The Bookseller of Kabul
15 July 2009 | Autor: carles | Categoria: Quadern - Lectures | Tags: 2002, Åsne Seierstad, viatges | Sense comentaris »The Bookseller of Kabul, Asne Seierstad, Barcelona, Ed 62, 2009 (2002)
Amid the field of fiction and the testimony of a travel book is constructed The Bookseller of Kabul. A text of the Norwegian war correspondent, as he explains in the preface, he spent one year with the family of a bookseller in that city. Sultan Khan is a gender uncertainty which disturbs the reading, irregular, of the book. There are more narrative chapters, some more testimonials. There are scenes that have enough of the others, need more … She expresses himself in the introduction: “I chose the narrative form, but I have relied on real scenes in which I myself took part or that I have been explained by those who have lived. [...] As I am, obviously, an omniscient author, when describing the inner dialogues and reflections is only because they themselves told me what they thought and felt. “(p. 12).
In this way draws particular attention to the fact that I can locate any witness in the story.

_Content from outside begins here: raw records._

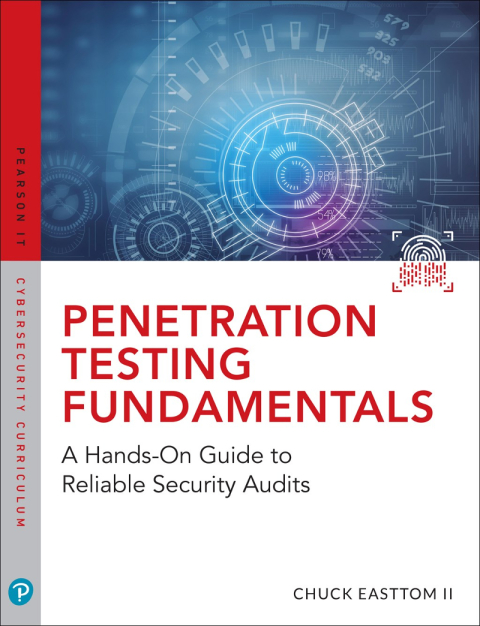 Book Penetration Testing Fundamentals: A Hands-On Guide to Reliable Security Audits (Pearson IT Cybersecurity Curriculum (ITCC)) free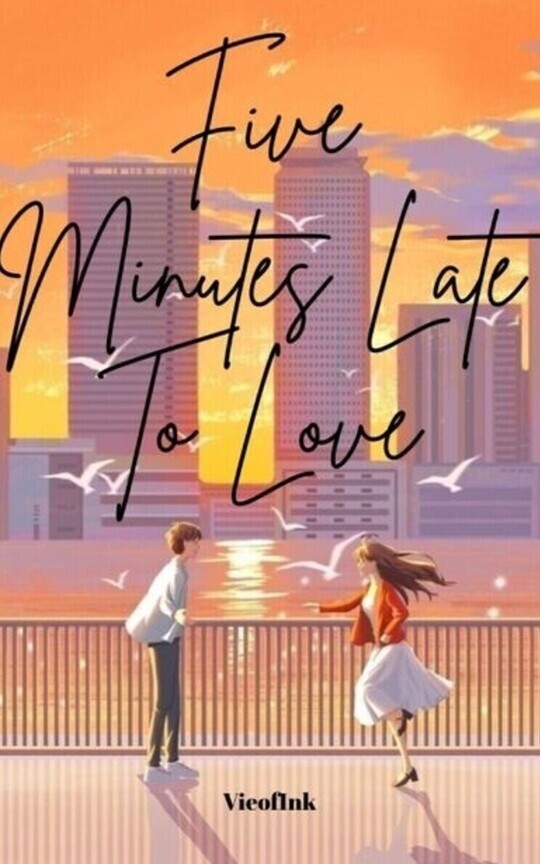 Five Minutes Late To Love 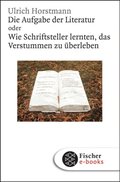 Die Aufgabe der Literatur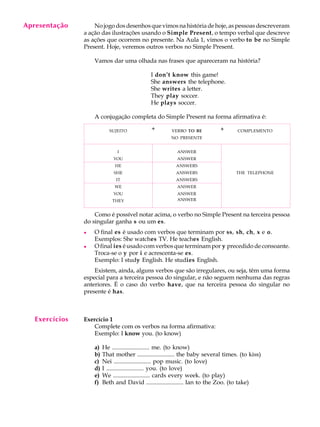 Apresentação
     A U L A        No jogo dos desenhos que vimos na história de hoje, as pessoas descreveram
                a ação das ilustrações usando o Simple Present, o tempo verbal que descreve

       3        as ações que ocorrem no presente. Na Aula 1, vimos o verbo to be no Simple
                Present. Hoje, veremos outros verbos no Simple Present.

                    Vamos dar uma olhada nas frases que apareceram na história?

                                              I don’t know this game!
                                              She answers the telephone.
                                              She writes a letter.
                                              They play soccer.
                                              He plays soccer.

                    A conjugação completa do Simple Present na forma afirmativa é:

                            SUJEITO            +        VERBO TO BE          +       COMPLEMENTO
                                                       NO PRESENTE


                               I                          ANSWER
                              YOU                         ANSWER
                              HE                          ANSWERS
                              SHE                         ANSWERS                   THE TELEPHONE
                               IT                         ANSWERS
                              WE                          ANSWER
                              YOU                         ANSWER
                             THEY                         ANSWER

There is a false attempt at objectivity contrasting Western eyes are ever present reality, which takes away the possibility of having built a novel in which characters like the bookseller himself and some members of his family, sister Leila and the two women, Sharifa and Sonya, would have a more adapted to the reality that they offer.
Nevertheless, his reflections on the clothes of the country regarding the status of women are very suggestive: “As for me, I felt like a kind of being a hermaphrodite. [...] Could avoid the rigid canons respect Clothing of Afghan women and had allowed me to go wherever he wanted. However, I often put on the burqa, more than anything to leave me alone. [...] Behind the burqa, in addition, I could see without look “(p. 15).
This is the contradiction, the prison to be free. Similarly, the obsession with having only sons is omnipresent in the desires of expectant mothers, as captured in the construction of Mary’s silences, during a marriage; Mary was with Hafez “is now pregnant with her second time and terrified of thinking that might be a girl.” (p. 230). Is a book to learn from a little more difficult interaction between sexes in the Eastern world.